### Extracted information
=== Begin Enclosure ===
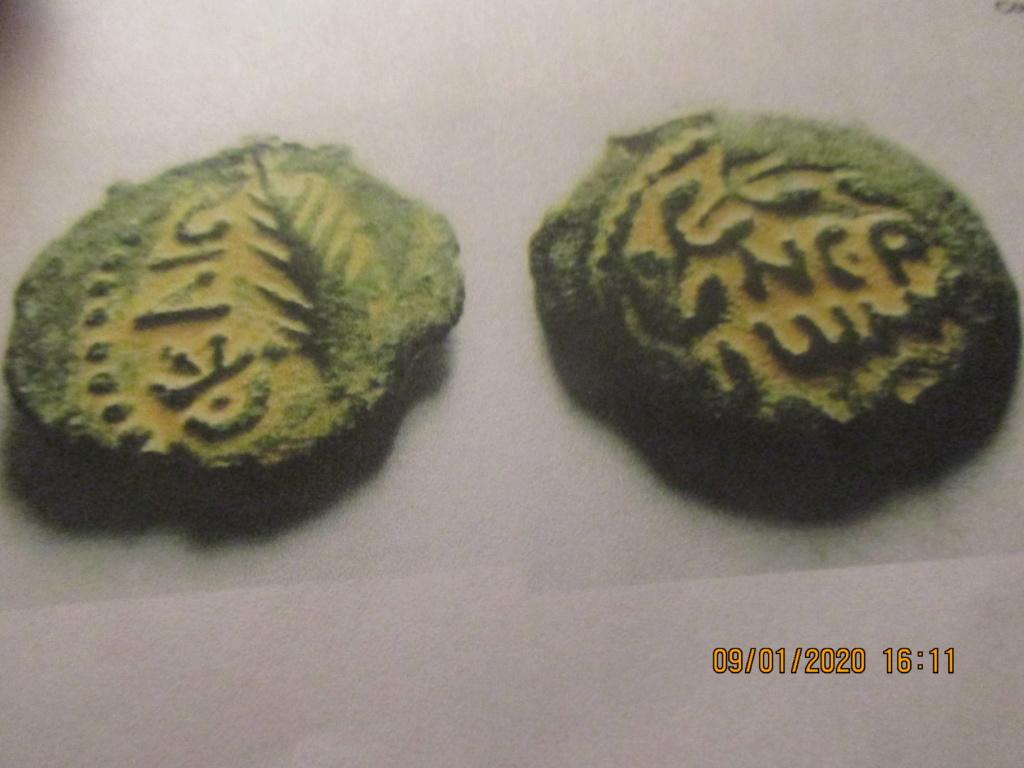 Le deuxiéme Prutha de Néron Img_0069
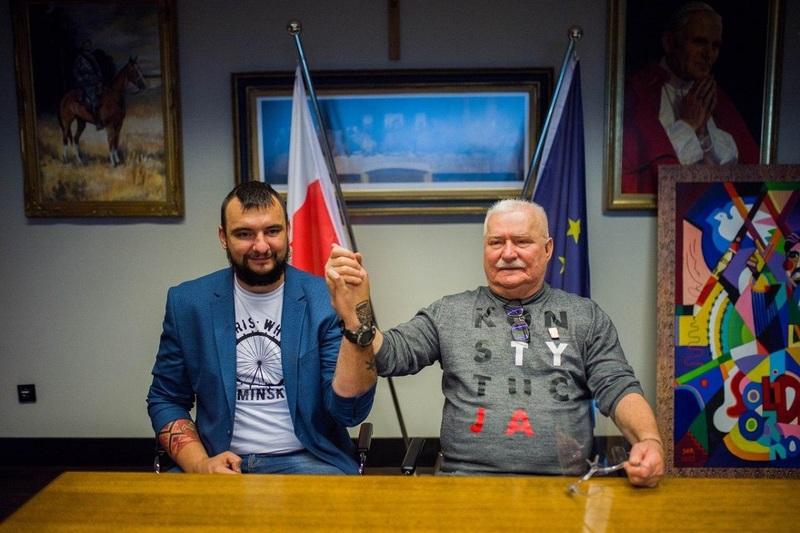 Сергей Дылевский и Лех Валенса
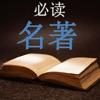 文学阅读器 - 免费无广告的世界经典文学名著精选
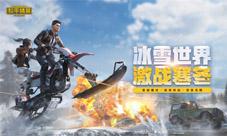 《和平精英》激战寒冬新版本今日上线!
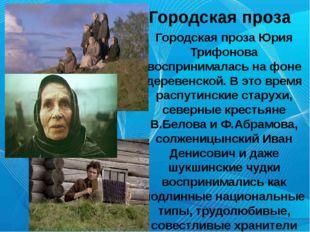 Городская проза Городская проза Юрия Трифонова воспринималась на фоне дереве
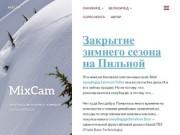 MixCam | сноуборд, велосипед с камерой GoPro HERO3+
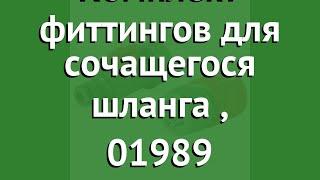 Комплект фиттингов для сочащегося шланга (Gardena), 01989 обзор 01989-20.000.00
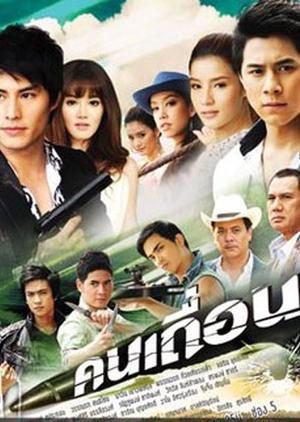 Kohn Teun 2011 (Thailand)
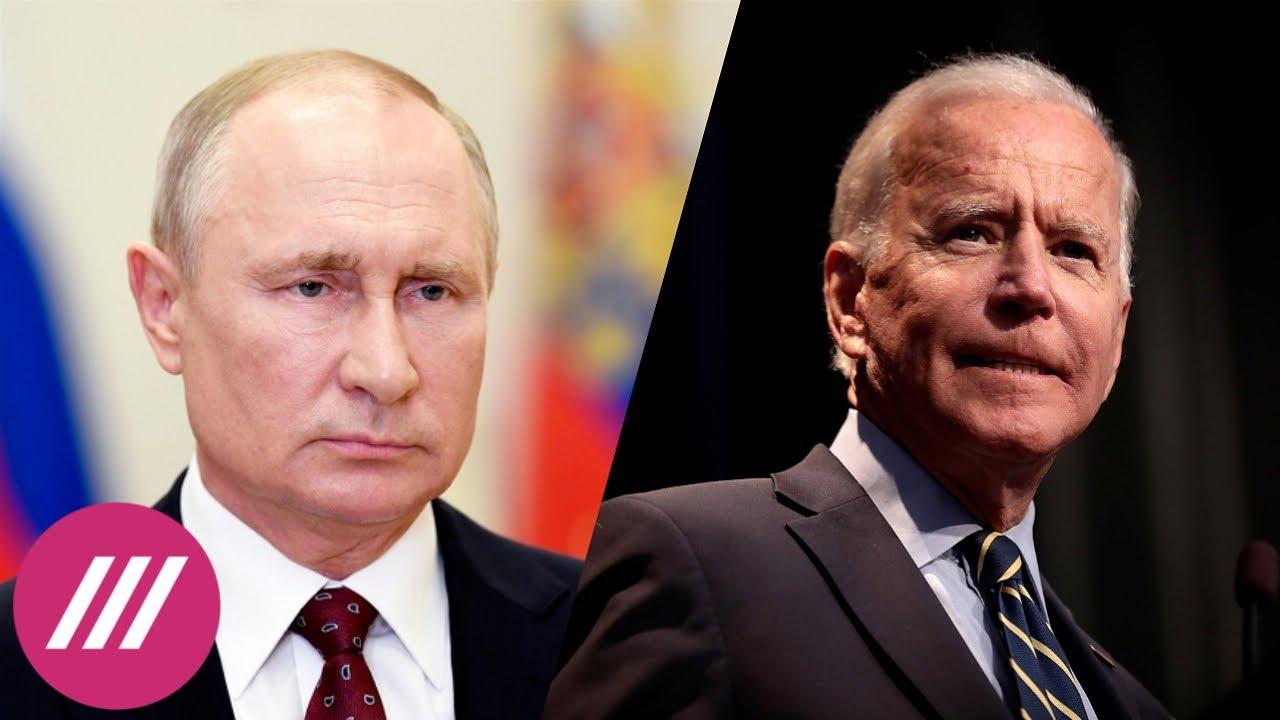 Навальный, кибератаки и продление договора СНВ.  О чем говорили Путин и Байден // Дождь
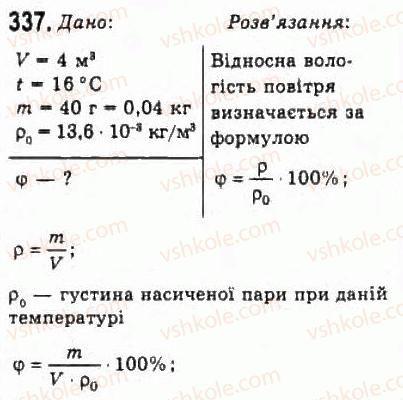 10-fizika-vd-sirotyuk-vi-bashtovij-2010-riven-standartu--molekulyarna-fizika-i-termodinamika-rozdil-4-vlastivosti-gaziv-ridin-tverdih-til-337.jpg
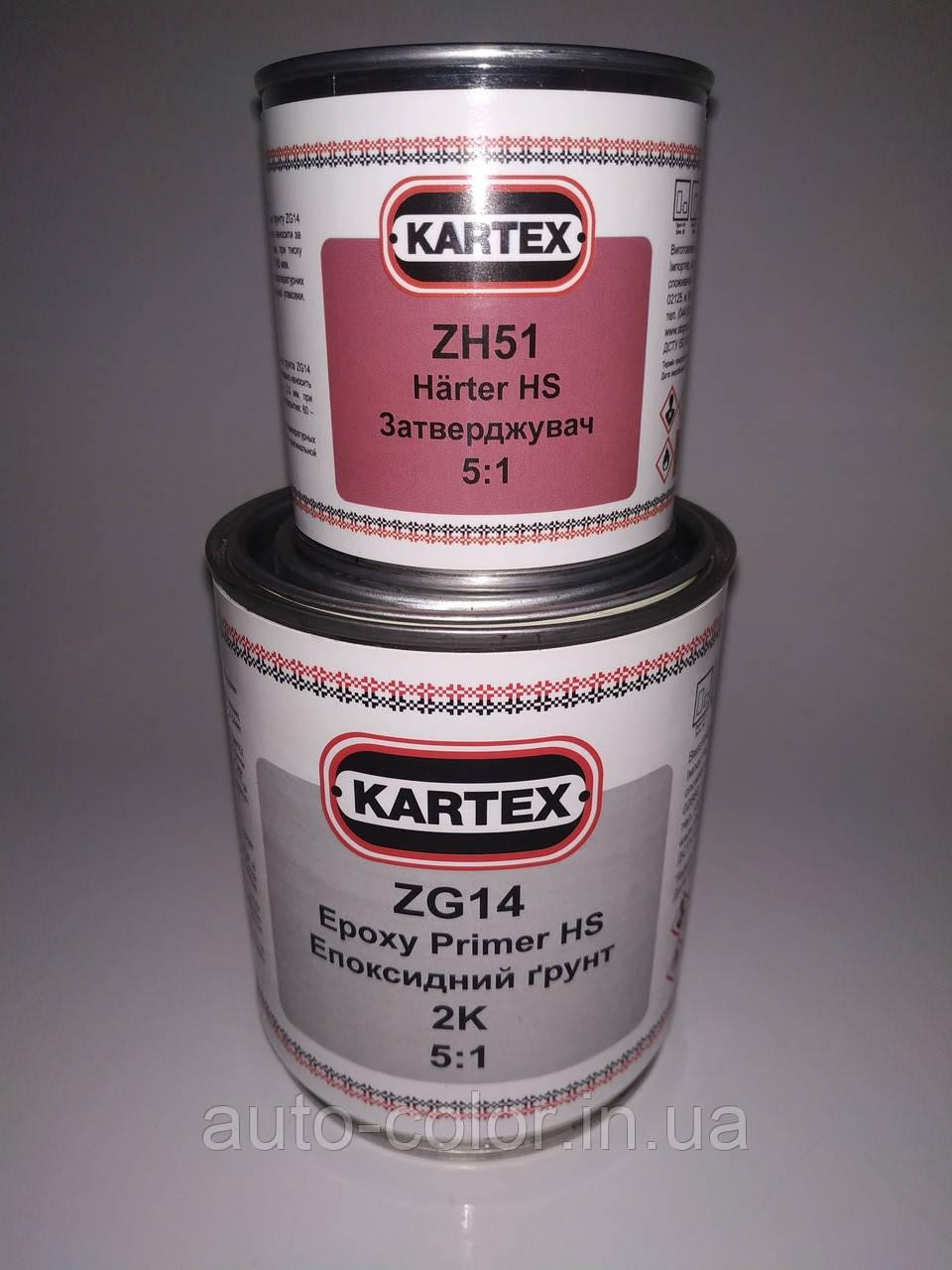 KARTEX  ZG14 2К 5+1 грунт эпоксидный HS 1кг +200гр. отвердитель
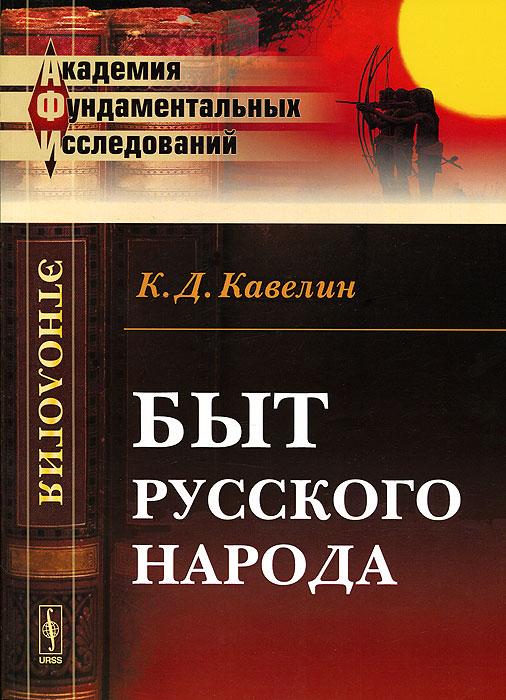 Фото К. Д. Кавелин Быт русского народа. Купить  в РФ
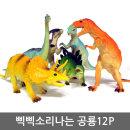 소프트 공룡모형 12마리 1세트 티라노사우루스 장난감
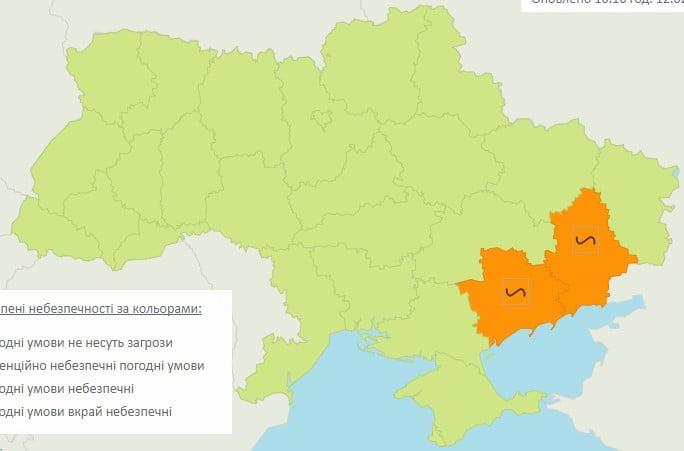 Гололед в Украине / Укргидрометцентр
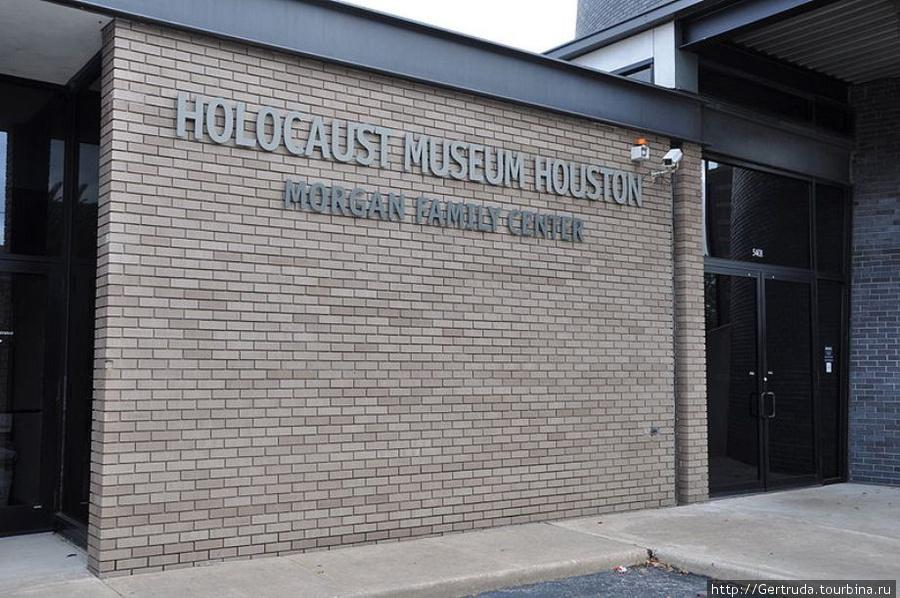 Вход в Музей Холокоста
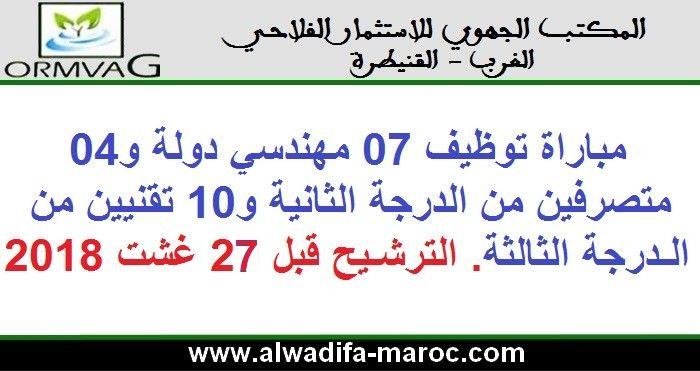 وزارة العدل لائحة انتظار مباراة ولوج خطة العدالة دورة 6 ماي 2018 حسب الاستحقاق Maroc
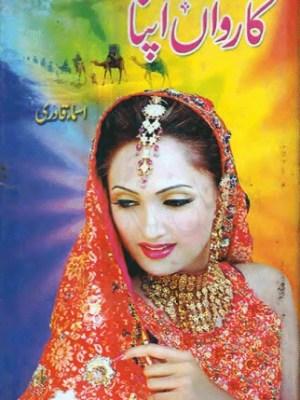 Karwan Apna Novel By Asma Qadri Download Pdf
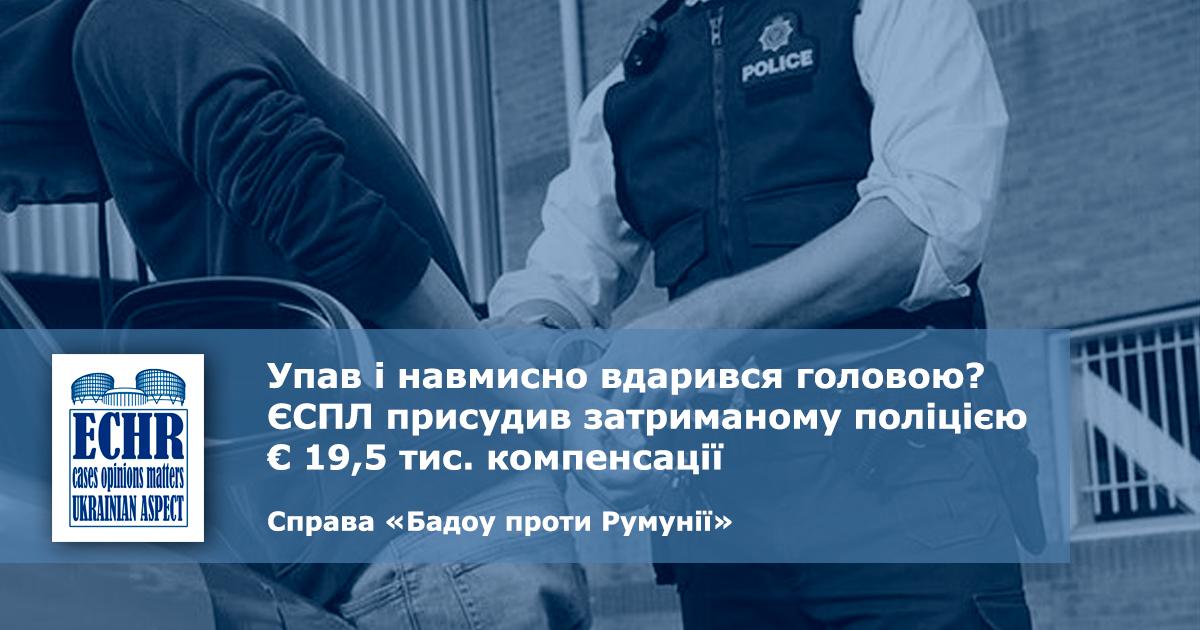рішення ЄСПЛ у справі «Бадоу проти Румунії» (заява № 5365/16)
=== End Enclosure ===
### Work to complete
The answer must be the full listing, exact in every line, with the pictures removed.

### Your response
 Le deuxiéme Prutha de Néron Img_0069
 Сергей Дылевский и Лех Валенса
 文学阅读器 - 免费无广告的世界经典文学名著精选
 《和平精英》激战寒冬新版本今日上线!
 Городская проза Городская проза Юрия Трифонова воспринималась на фоне дереве
 MixCam | сноуборд, велосипед с камерой GoPro HERO3+
 Комплект фиттингов для сочащегося шланга (Gardena), 01989 обзор 01989-20.000.00
 Kohn Teun 2011 (Thailand)
 Навальный, кибератаки и продление договора СНВ.  О чем говорили Путин и Байден // Дождь
 10-fizika-vd-sirotyuk-vi-bashtovij-2010-riven-standartu--molekulyarna-fizika-i-termodinamika-rozdil-4-vlastivosti-gaziv-ridin-tverdih-til-337.jpg
 KARTEX  ZG14 2К 5+1 грунт эпоксидный HS 1кг +200гр. отвердитель
 Фото К. Д. Кавелин Быт русского народа. Купить  в РФ
 소프트 공룡모형 12마리 1세트 티라노사우루스 장난감
 Гололед в Украине / Укргидрометцентр
 Вход в Музей Холокоста
 وزارة العدل لائحة انتظار مباراة ولوج خطة العدالة دورة 6 ماي 2018 حسب الاستحقاق Maroc
 Karwan Apna Novel By Asma Qadri Download Pdf
рішення ЄСПЛ у справі «Бадоу проти Румунії» (заява № 5365/16)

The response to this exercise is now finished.